The repository class for this entity handles the transaction boilerplate.

package com.example.rag.storage;

import jakarta.persistence.EntityManager;
import jakarta.persistence.EntityManagerFactory;
import jakarta.persistence.EntityTransaction;

import java.util.function.Function;

public class MetadataRepository {

    private final EntityManagerFactory emf;

    public MetadataRepository(EntityManagerFactory emf) {
        this.emf = emf;
    }

    public <T> T executeInTransaction(Function<EntityManager, T> action) {
        EntityManager em = emf.createEntityManager();
        EntityTransaction tx = em.getTransaction();
        try {
            tx.begin();
            T result = action.apply(em);
            tx.commit();
            return result;
        } catch (RuntimeException e) {
            if (tx != null && tx.isActive()) {
                tx.rollback();
            }
            throw e;
        } finally {
            em.close();
        }
    }
    
    public void executeInTransaction(java.util.function.Consumer<EntityManager> action) {
        executeInTransaction(em -> {
            action.accept(em);
            return null;
        });
    }
}

Tier 2: High-Speed Raw Text Access with LevelDB

The second layer is a RawContentStore that wraps LevelDB. Its interface is minimal: put, get, delete. Lifecycle management (open, close) is critical to prevent database corruption.
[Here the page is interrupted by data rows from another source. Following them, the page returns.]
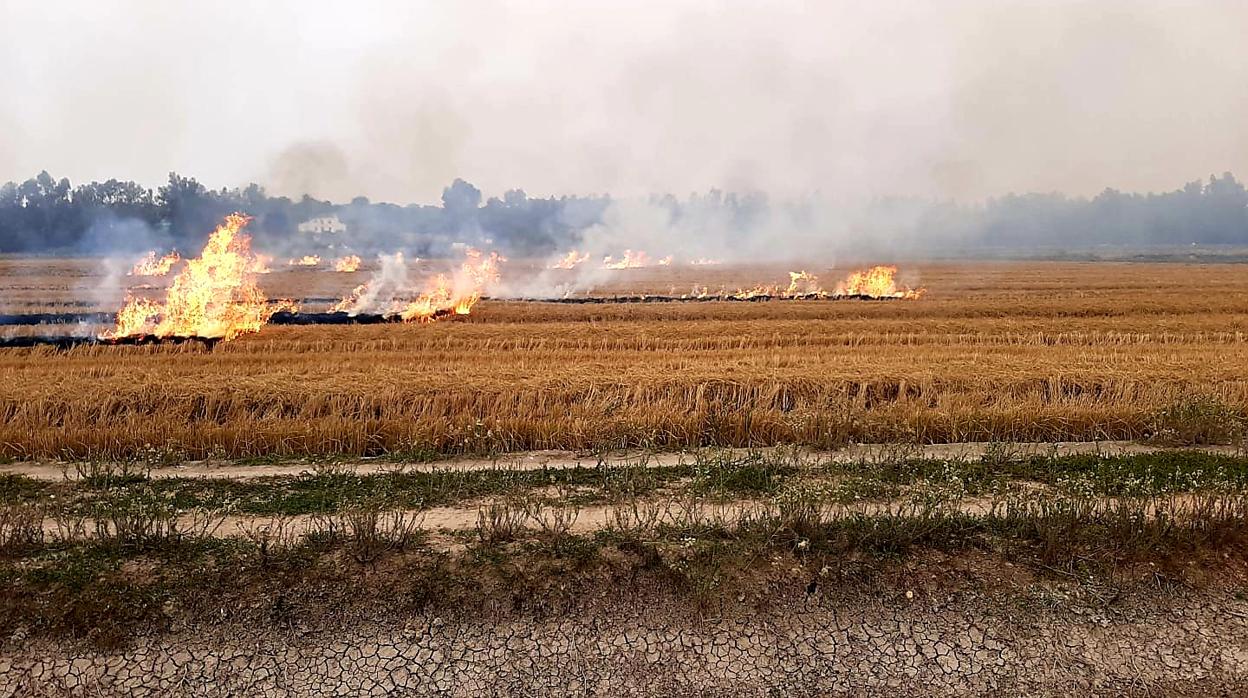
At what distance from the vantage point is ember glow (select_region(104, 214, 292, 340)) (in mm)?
21438

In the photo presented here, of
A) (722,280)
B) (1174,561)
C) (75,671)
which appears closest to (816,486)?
(1174,561)

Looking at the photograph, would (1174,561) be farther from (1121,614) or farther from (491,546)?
(491,546)

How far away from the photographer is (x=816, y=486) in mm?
8734

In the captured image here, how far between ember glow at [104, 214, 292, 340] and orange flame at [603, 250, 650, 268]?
57.9m

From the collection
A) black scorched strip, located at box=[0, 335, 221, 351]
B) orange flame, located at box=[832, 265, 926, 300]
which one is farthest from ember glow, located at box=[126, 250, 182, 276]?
orange flame, located at box=[832, 265, 926, 300]

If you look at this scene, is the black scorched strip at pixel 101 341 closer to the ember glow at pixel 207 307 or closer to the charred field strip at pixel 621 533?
the ember glow at pixel 207 307

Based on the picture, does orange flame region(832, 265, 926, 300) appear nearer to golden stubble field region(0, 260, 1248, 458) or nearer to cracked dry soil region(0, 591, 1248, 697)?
golden stubble field region(0, 260, 1248, 458)

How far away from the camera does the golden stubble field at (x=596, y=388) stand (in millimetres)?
11500

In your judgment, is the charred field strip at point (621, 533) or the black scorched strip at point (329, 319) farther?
the black scorched strip at point (329, 319)

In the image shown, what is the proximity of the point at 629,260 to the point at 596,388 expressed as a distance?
72643mm

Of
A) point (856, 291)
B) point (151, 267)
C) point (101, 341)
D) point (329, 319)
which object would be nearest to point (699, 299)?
point (856, 291)

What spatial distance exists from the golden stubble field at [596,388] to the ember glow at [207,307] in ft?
3.77

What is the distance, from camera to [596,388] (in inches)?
557

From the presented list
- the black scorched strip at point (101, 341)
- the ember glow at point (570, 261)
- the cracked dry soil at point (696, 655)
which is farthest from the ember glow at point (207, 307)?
the ember glow at point (570, 261)
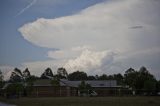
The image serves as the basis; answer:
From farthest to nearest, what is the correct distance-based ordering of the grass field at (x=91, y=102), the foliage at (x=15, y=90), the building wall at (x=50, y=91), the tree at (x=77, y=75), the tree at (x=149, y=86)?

package com.example.rag.storage;

import org.iq80.leveldb.DB;
import org.iq80.leveldb.DBException;
import org.iq80.leveldb.Options;
import org.slf4j.Logger;
import org.slf4j.LoggerFactory;

import java.io.File;
import java.io.IOException;
import java.nio.charset.StandardCharsets;
import java.util.Optional;

import static org.iq80.leveldb.impl.Iq80DBFactory.factory;

public class RawContentStore implements AutoCloseable {

    private static final Logger logger = LoggerFactory.getLogger(RawContentStore.class);
    private final DB levelDb;

    public RawContentStore(String path) {
        Options options = new Options();
        options.createIfMissing(true);
        try {
            this.levelDb = factory.open(new File(path), options);
            logger.info("LevelDB raw content store opened at {}", path);
        } catch (IOException e) {
            throw new RuntimeException("Failed to open LevelDB at " + path, e);
        }
    }

    public void put(Long key, String value) {
        if (key == null || value == null) {
            throw new IllegalArgumentException("Key and value cannot be null");
        }
        try {
            levelDb.put(
                String.valueOf(key).getBytes(StandardCharsets.UTF_8),
                value.getBytes(StandardCharsets.UTF_8)
            );
        } catch (DBException e) {
            logger.error("Failed to write to LevelDB for key: {}", key, e);
            throw new StorageException("LevelDB put operation failed", e);
        }
    }

    public Optional<String> get(Long key) {
        if (key == null) {
            return Optional.empty();
        }
        try {
            byte[] valueBytes = levelDb.get(String.valueOf(key).getBytes(StandardCharsets.UTF_8));
            return (valueBytes != null)
                ? Optional.of(new String(valueBytes, StandardCharsets.UTF_8))
                : Optional.empty();
        } catch (DBException e) {
            logger.error("Failed to read from LevelDB for key: {}", key, e);
            throw new StorageException("LevelDB get operation failed", e);
        }
    }
    
    public void delete(Long key) {
        if (key == null) return;
        try {
            levelDb.delete(String.valueOf(key).getBytes(StandardCharsets.UTF_8));
        } catch (DBException e) {
            logger.error("Failed to delete from LevelDB for key: {}", key, e);
            // In a production system, you might schedule a retry instead of throwing
            throw new StorageException("LevelDB delete operation failed", e);
        }
    }

    @Override
    public void close() {
        try {
            levelDb.close();
            logger.info("LevelDB raw content store closed.");
        } catch (IOException e) {
            logger.error("Error closing LevelDB", e);
        }
    }
    
    // Custom exception for storage layer
    public static class StorageException extends RuntimeException {
        public StorageException(String message, Throwable cause) {
            super(message, cause);
        }
    }
}

A custom StorageException allows the service layer to catch errors specific to persistence operations. The keys are the Long IDs from the SQLite database, converted to byte arrays.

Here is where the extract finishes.